(Extracted data entries)
□ □ □ □

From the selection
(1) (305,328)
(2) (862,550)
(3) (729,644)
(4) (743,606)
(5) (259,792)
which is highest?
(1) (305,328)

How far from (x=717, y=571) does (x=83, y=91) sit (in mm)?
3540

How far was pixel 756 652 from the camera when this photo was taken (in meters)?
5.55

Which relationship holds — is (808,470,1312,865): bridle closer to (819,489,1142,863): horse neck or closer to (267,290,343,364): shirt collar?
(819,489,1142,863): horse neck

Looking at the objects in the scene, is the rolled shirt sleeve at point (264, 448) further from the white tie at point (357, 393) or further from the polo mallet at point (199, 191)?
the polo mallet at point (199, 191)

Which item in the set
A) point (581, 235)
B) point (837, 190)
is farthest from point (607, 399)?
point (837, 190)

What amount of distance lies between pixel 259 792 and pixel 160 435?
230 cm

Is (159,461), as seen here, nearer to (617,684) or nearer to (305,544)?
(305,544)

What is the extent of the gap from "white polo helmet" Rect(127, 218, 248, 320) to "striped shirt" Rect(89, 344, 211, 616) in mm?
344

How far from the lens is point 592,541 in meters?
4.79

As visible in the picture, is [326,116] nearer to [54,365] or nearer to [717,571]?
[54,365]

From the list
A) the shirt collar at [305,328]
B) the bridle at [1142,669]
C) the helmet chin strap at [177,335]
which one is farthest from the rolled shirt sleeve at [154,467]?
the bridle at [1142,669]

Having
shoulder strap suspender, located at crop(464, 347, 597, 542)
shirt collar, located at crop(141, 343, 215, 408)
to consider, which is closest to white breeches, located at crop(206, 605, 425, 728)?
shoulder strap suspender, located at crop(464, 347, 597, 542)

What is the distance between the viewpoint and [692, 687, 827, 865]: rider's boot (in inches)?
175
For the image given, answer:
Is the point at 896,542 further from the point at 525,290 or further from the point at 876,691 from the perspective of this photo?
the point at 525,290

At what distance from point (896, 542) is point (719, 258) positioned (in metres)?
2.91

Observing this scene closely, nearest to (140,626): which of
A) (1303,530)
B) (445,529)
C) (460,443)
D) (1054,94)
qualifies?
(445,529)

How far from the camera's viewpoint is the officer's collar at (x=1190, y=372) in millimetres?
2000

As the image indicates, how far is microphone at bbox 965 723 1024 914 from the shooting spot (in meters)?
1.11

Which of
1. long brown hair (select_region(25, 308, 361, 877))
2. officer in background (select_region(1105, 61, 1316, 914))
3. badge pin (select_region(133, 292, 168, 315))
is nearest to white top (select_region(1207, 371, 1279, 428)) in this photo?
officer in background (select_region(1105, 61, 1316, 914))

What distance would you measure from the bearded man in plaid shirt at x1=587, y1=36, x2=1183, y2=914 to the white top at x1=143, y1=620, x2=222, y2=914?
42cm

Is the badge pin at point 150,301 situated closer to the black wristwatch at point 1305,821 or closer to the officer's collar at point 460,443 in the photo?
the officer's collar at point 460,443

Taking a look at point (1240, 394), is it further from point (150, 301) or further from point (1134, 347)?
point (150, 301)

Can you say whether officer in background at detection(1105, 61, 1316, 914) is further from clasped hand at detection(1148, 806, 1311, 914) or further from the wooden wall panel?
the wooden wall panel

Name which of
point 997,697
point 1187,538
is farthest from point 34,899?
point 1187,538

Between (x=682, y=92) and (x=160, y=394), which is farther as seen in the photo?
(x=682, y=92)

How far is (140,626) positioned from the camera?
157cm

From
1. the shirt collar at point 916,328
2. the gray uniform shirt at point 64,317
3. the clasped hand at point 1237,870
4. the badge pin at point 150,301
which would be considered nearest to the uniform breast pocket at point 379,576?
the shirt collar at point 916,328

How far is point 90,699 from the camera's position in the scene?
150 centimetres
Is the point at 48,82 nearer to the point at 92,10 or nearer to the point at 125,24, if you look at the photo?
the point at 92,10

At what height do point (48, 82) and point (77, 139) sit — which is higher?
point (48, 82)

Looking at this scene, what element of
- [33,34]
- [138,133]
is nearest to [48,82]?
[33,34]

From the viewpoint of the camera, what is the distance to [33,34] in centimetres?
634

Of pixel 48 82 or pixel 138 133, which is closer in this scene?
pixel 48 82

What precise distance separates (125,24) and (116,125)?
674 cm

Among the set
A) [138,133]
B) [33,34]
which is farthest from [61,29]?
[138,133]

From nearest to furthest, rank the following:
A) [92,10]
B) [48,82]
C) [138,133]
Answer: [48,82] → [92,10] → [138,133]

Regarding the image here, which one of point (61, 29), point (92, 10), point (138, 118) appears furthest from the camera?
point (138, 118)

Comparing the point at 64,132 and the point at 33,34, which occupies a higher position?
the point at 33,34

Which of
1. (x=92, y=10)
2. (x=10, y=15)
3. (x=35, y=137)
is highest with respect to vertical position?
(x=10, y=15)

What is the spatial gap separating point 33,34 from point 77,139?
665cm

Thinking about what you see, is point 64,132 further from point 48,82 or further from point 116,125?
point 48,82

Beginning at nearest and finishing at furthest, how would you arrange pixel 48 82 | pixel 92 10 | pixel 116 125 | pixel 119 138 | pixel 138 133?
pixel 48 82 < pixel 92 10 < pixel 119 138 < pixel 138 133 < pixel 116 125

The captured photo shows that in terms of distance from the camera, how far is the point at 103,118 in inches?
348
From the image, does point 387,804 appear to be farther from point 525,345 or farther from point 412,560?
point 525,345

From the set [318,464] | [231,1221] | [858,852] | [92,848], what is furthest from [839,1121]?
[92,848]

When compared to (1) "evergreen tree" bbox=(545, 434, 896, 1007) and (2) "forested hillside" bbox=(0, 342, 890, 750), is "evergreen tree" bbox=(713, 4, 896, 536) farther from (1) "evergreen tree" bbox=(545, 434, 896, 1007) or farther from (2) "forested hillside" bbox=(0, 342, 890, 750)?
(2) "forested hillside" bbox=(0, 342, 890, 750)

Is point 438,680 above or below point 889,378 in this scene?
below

□ □ □ □

_The request_
Format the lines above as a JSON list of strings, one string per line and blank lines omitted. Begin at the line containing "Beginning at nearest" and stop after the line containing "pixel 48 82 <".

_Answer to the exercise_
[
  "Beginning at nearest and finishing at furthest, how would you arrange pixel 48 82 | pixel 92 10 | pixel 116 125 | pixel 119 138 | pixel 138 133?",
  "pixel 48 82 < pixel 92 10 < pixel 119 138 < pixel 138 133 < pixel 116 125"
]